When work completes, changes enter a FIFO merge queue with four-tier conflict resolution: (1) automatic merge if no conflicts, (2) Merger agent attempts resolution, (3) escalation to original Builder for rework, (4) human intervention flag. The queue is a SQLite table with status tracking, and agents don’t merge directly—they submit merge requests that get processed sequentially to prevent race conditions.
The watchdog system has three tiers. Tier 0 is a mechanical daemon that checks tmux session liveness and process IDs every 30 seconds—pure shell scripts, no AI. Tier 1 is an AI triage agent that analyzes stuck or failed agents by reading their logs and conversation history, attempting recovery through targeted messages. Tier 2 is a dedicated monitor agent that tracks systemic patterns like repeated failures or resource exhaustion. This tiered approach means simple crashes get caught immediately without burning tokens, while complex failure modes get AI attention.
The agent definition system separates the HOW from the WHAT through layering. Base agent definitions specify capabilities and constraints (a Reviewer can read but not write), while task overlays inject specific goals and context. This means you can have a reusable “Reviewer” template that gets instantiated with “review the authentication module for security issues” or “check test coverage in the API layer”—same behavioral constraints, different focal points.
Gotcha
The repository’s README includes an unusually honest section titled ‘Swarm Characteristics & Warnings’ that should give you pause. It explicitly states that agent swarms ‘amplify costs and error rates’ and that you should ‘assume debugging complexity and merge conflicts are normal.’ This isn’t defensive documentation—it’s a red flag that the system’s core assumption is that multi-agent coordination is inherently messy.

[Entries drawn from a collection]
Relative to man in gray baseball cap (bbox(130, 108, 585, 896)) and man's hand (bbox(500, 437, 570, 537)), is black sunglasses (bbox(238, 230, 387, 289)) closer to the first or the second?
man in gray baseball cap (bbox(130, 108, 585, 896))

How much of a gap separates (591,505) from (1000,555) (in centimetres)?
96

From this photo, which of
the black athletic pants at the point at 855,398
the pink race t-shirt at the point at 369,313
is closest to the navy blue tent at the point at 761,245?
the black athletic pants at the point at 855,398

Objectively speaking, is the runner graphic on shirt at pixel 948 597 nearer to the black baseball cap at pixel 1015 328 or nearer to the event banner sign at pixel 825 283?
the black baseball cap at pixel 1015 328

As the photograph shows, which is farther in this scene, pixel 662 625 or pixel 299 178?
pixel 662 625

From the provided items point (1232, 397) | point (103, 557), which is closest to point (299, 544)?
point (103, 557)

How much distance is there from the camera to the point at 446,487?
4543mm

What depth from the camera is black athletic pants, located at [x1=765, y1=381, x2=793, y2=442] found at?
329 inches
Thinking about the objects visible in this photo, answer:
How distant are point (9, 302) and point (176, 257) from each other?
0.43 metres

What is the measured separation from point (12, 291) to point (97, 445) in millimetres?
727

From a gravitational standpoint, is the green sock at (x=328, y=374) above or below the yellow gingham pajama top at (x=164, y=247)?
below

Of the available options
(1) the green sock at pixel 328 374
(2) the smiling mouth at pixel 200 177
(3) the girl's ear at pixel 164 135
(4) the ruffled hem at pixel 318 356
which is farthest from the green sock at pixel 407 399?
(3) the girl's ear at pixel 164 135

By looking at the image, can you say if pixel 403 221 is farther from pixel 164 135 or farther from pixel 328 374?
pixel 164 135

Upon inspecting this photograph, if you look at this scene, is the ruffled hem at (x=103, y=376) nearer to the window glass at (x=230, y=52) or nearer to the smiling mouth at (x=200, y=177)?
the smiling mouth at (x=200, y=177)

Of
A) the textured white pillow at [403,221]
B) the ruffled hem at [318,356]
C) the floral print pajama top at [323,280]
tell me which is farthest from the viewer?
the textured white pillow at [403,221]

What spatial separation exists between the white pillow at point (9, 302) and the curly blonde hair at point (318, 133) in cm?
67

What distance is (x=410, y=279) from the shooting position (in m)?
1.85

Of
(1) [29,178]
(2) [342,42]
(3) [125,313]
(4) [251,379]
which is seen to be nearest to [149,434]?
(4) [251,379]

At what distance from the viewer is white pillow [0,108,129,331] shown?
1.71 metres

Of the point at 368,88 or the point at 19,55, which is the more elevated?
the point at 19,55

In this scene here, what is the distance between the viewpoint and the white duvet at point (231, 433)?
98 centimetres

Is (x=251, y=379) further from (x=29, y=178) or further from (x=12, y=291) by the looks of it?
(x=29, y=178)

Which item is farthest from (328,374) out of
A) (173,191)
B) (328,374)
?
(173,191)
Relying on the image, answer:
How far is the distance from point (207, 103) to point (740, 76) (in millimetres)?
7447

---

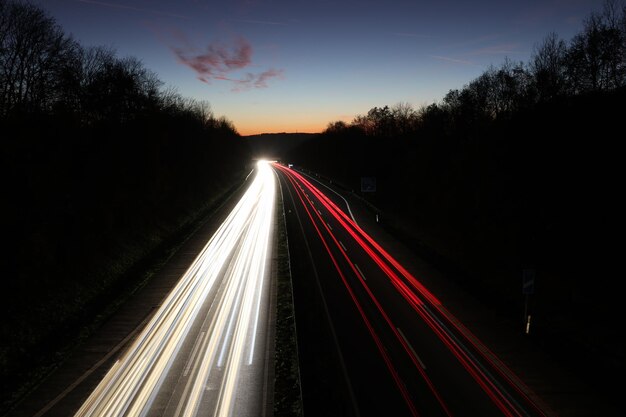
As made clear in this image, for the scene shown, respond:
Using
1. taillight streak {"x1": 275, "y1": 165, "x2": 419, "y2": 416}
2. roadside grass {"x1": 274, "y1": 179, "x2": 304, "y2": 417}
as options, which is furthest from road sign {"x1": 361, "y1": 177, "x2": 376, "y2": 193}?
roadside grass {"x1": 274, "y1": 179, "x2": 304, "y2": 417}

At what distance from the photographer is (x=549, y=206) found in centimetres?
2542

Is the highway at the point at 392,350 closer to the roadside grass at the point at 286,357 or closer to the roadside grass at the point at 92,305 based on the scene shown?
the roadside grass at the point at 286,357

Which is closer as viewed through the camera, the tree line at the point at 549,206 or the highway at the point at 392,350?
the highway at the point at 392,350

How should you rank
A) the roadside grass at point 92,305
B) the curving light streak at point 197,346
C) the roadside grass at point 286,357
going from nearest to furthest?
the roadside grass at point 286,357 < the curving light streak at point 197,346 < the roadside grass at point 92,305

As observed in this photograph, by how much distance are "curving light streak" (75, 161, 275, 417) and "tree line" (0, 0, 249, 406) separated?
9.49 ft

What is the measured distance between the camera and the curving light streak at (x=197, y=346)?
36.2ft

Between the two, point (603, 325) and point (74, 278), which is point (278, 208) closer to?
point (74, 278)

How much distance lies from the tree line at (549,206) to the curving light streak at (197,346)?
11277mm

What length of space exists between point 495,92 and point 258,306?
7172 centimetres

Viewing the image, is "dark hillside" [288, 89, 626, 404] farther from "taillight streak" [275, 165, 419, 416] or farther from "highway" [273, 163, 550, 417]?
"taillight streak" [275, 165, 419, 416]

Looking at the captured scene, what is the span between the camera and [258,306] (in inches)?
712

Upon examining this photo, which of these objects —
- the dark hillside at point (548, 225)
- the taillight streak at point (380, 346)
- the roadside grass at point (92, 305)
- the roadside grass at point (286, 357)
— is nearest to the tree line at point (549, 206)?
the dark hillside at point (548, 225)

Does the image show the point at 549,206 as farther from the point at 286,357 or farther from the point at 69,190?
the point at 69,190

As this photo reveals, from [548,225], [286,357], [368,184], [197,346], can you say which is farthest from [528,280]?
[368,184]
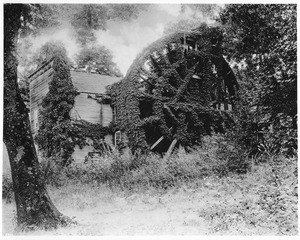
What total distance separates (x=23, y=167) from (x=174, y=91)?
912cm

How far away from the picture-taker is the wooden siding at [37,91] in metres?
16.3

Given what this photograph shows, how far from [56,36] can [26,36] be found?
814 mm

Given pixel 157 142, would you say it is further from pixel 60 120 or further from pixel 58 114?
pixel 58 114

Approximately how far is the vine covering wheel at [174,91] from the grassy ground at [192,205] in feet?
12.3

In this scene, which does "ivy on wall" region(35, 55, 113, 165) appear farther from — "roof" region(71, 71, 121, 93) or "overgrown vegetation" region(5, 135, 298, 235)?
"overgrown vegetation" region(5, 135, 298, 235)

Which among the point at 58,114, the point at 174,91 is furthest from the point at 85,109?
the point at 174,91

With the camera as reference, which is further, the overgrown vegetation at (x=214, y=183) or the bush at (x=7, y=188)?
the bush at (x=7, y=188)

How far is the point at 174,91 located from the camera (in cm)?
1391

Directions:
**A)** Answer these questions about the passage on the agent swarm system:
(i) How often does the Tier 0 daemon check tmux session liveness and process IDs?
(ii) What is the fourth tier of conflict resolution in the merge queue?
(iii) What can a Reviewer do and not do under its base agent definition?
**B)** Write out the passage on the agent swarm system from "The agent definition" to "different focal points.".
**C)** Extend the passage on the agent swarm system, starting after its last sentence.
This material has no connection to the passage on the agent swarm system.

Answers to the exercise:
**A)**
(i) Every 30 seconds.
(ii) A human intervention flag.
(iii) It can read but not write.

**B)**
The agent definition system separates the HOW from the WHAT through layering. Base agent definitions specify capabilities and constraints (a Reviewer can read but not write), while task overlays inject specific goals and context. This means you can have a reusable “Reviewer” template that gets instantiated with “review the authentication module for security issues” or “check test coverage in the API layer”—same behavioral constraints, different focal points.

**C)**
The dependency chain is brittle: you need Bun (not Node), tmux (with specific session management), and Claude Code with API access. If any link breaks—Claude API goes down, tmux sessions get orphaned, SQLite locks—you’re debugging a distributed system built on tools that weren’t designed for this use case. The worktree isolation is elegant but means your filesystem becomes the state store for agent coordination, and cleaning up failed runs requires manual worktree pruning. With only 15 GitHub stars and no documented production usage, you’re adopting an experimental system where every failure mode is a learning opportunity you didn’t budget for. The sophisticated architecture papers over the fundamental question: do the tasks you’re attempting actually benefit from parallel agent execution, or are you just distributing the complexity of sequential work across multiple failure points?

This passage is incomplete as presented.